Sunday, December 7, 2008
Crash fractals - more bullish inferences from history
My current interest on a daily basis is trading to capture short-term profits in general stocks based on my prediction that a short-term rally has started that will last until spring. Though it will be choppy, since this is a correction of the dominant bearish trend in general stocks, profits can be had if one buys and sells at the right time.
See the chart below for an historical example of a crash-type chart on a weekly basis:
Now look at the two current weekly charts below and notice the striking similarities:
I currently hold some SSO (a double bullish S&P 500 ETF) and URE (a double bullish ETF on commercial real estate) for a short-term trade.
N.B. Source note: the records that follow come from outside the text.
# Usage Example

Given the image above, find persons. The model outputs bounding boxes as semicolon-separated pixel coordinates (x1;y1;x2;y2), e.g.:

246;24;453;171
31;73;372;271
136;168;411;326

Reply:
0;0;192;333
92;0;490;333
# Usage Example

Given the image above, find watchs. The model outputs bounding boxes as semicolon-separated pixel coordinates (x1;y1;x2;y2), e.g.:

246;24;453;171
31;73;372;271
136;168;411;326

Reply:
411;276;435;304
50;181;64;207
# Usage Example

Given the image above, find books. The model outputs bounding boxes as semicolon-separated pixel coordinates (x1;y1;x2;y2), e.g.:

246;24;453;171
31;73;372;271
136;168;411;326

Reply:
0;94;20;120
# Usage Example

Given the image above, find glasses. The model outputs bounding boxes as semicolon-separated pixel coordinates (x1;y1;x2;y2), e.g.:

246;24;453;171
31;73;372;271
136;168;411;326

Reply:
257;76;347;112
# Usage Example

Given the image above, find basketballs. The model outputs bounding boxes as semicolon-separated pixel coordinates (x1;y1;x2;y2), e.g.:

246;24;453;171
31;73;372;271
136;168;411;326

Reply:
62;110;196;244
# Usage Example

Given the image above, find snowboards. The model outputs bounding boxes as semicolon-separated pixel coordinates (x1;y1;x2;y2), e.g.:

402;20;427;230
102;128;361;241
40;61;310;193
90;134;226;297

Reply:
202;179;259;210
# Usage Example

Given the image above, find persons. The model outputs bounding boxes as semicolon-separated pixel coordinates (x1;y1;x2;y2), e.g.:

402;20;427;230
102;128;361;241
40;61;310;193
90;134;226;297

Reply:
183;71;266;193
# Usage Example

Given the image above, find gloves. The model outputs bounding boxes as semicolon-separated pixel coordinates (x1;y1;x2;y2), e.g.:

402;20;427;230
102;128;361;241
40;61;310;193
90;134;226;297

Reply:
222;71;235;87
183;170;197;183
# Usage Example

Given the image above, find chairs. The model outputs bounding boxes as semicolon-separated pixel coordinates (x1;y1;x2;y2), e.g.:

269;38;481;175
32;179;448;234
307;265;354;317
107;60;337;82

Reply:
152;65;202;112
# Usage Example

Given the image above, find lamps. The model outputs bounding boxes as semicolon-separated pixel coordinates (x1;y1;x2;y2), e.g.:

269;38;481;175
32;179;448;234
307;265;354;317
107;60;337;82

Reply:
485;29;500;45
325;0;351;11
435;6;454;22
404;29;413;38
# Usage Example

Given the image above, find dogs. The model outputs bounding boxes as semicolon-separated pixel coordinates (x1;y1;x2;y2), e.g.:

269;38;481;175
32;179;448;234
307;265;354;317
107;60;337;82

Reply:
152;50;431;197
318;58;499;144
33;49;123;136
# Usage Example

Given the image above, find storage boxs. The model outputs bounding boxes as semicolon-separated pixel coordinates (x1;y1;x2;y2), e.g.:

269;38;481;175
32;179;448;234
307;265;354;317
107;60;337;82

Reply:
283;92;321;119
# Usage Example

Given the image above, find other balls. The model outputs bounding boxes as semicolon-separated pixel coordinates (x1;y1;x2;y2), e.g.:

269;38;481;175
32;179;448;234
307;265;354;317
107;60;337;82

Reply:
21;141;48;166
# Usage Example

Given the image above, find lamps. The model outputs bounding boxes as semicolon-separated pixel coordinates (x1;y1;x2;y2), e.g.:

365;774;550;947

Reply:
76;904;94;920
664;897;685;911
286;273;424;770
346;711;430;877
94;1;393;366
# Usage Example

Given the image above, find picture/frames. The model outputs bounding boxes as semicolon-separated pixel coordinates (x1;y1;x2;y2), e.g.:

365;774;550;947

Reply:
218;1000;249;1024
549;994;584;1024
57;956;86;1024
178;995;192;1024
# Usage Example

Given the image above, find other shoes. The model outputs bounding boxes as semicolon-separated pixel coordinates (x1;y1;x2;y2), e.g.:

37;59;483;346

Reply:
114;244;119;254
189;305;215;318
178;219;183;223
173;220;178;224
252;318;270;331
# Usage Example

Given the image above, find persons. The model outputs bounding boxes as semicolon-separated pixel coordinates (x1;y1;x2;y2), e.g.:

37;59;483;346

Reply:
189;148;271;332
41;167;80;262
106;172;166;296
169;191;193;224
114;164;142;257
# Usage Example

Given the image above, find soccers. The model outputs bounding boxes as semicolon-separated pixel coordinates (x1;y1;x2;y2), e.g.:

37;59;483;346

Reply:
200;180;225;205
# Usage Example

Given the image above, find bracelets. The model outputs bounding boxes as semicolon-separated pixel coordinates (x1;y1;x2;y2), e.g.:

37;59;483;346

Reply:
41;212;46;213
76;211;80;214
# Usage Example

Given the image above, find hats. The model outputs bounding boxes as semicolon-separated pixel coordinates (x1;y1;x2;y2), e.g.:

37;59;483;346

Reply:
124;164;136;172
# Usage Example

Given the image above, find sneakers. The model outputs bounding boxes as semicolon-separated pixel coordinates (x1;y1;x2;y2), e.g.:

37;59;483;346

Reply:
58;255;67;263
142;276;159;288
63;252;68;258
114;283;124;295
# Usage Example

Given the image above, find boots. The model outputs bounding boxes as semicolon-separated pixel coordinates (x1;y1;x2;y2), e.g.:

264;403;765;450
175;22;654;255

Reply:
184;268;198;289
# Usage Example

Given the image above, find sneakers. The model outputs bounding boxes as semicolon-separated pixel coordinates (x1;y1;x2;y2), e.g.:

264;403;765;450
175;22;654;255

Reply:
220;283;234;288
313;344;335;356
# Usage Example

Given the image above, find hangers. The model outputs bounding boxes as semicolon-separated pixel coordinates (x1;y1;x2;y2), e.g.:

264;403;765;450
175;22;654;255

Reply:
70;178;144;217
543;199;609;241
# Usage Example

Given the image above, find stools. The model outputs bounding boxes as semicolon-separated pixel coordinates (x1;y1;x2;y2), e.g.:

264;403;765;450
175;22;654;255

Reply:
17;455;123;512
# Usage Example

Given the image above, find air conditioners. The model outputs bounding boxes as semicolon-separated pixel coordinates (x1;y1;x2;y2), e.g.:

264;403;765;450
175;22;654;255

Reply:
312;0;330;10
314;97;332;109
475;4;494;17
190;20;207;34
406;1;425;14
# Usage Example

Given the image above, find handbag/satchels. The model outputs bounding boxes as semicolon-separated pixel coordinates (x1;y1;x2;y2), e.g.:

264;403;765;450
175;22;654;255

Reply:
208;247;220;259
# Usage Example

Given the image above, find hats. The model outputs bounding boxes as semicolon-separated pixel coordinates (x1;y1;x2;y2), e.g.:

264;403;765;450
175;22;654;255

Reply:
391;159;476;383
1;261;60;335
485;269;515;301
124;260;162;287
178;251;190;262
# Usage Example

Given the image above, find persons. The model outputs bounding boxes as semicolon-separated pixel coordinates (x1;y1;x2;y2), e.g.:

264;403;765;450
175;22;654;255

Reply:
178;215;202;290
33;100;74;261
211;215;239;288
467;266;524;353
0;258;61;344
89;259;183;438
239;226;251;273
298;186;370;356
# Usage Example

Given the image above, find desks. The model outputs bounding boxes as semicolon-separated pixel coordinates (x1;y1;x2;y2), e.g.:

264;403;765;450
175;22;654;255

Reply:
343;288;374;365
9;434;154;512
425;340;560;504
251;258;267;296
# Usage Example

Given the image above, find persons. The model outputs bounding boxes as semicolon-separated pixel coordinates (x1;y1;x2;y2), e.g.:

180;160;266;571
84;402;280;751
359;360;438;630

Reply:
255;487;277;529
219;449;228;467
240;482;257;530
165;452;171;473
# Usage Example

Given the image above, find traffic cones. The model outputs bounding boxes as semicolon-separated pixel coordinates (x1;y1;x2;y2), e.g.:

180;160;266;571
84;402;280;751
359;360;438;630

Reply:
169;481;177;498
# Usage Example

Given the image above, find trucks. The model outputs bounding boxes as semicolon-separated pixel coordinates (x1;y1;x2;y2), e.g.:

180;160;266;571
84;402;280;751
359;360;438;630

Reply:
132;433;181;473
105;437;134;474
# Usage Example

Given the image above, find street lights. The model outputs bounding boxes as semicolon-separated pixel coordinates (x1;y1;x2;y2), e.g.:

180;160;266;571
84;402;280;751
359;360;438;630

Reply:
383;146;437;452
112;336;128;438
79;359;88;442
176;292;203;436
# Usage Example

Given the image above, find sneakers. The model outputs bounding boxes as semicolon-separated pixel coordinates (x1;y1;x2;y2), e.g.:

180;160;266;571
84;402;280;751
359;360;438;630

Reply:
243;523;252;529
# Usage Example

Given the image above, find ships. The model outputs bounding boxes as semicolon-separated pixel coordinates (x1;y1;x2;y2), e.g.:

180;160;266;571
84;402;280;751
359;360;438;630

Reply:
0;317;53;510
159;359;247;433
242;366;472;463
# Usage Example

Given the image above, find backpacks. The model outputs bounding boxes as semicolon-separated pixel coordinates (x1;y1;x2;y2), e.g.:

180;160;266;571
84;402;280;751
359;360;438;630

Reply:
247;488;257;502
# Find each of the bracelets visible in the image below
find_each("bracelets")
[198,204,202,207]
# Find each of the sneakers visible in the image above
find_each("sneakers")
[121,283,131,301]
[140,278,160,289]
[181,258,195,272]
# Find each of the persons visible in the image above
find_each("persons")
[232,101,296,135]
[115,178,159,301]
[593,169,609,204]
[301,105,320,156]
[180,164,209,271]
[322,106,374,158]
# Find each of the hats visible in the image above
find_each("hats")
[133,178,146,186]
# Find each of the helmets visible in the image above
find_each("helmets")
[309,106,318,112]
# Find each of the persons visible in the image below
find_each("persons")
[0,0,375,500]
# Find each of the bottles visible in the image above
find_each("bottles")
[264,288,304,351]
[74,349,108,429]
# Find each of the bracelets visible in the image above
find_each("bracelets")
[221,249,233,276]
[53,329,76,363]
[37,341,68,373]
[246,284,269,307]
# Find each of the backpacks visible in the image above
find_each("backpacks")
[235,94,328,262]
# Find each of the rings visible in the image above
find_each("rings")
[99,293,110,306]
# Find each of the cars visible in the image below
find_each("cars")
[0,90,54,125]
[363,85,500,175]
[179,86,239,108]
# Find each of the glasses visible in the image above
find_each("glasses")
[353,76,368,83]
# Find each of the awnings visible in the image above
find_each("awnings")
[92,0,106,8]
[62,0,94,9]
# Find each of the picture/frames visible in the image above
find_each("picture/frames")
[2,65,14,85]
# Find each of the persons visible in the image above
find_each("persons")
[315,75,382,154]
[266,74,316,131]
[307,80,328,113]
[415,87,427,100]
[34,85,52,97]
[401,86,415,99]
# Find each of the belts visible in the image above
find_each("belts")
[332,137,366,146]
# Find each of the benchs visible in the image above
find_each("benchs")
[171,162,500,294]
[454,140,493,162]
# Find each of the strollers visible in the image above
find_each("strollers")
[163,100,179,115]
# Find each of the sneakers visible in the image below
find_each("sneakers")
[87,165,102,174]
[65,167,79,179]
I expect history to repeat itself, or at least rhyme, which is why I am going long right now on these instruments even though I am overall bearish on the stock market for at least the next year.
If history were to repeat, based on the continuation of the first chart I posted above on FCX (another short-term bullish trade I am in), this is what should happen next:
A buy and hold investor in FCX at this time would have watched the stock subsequently fall below 8 in early 1999, but a trader could have made a quick 30-40% in less than 4 months' time. There are two take home messages:
1) There's very little new in stock markets. Patterns repeat because they are based on human emotions, primarily greed and fear. Knowledge of past patterns is valuable as people's emotions haven't changed much over the past few centuries.
2) Stocks never go in the same direction forever. Countertrend rallies can be profitable trading opportunities and the coming rally should be no different, even if it takes another month or so to really get going. After a 30-90% crash in nearly all stocks over the past 6 months, a countertrend bounce is inevitable, even if stocks are eventually going to go much lower.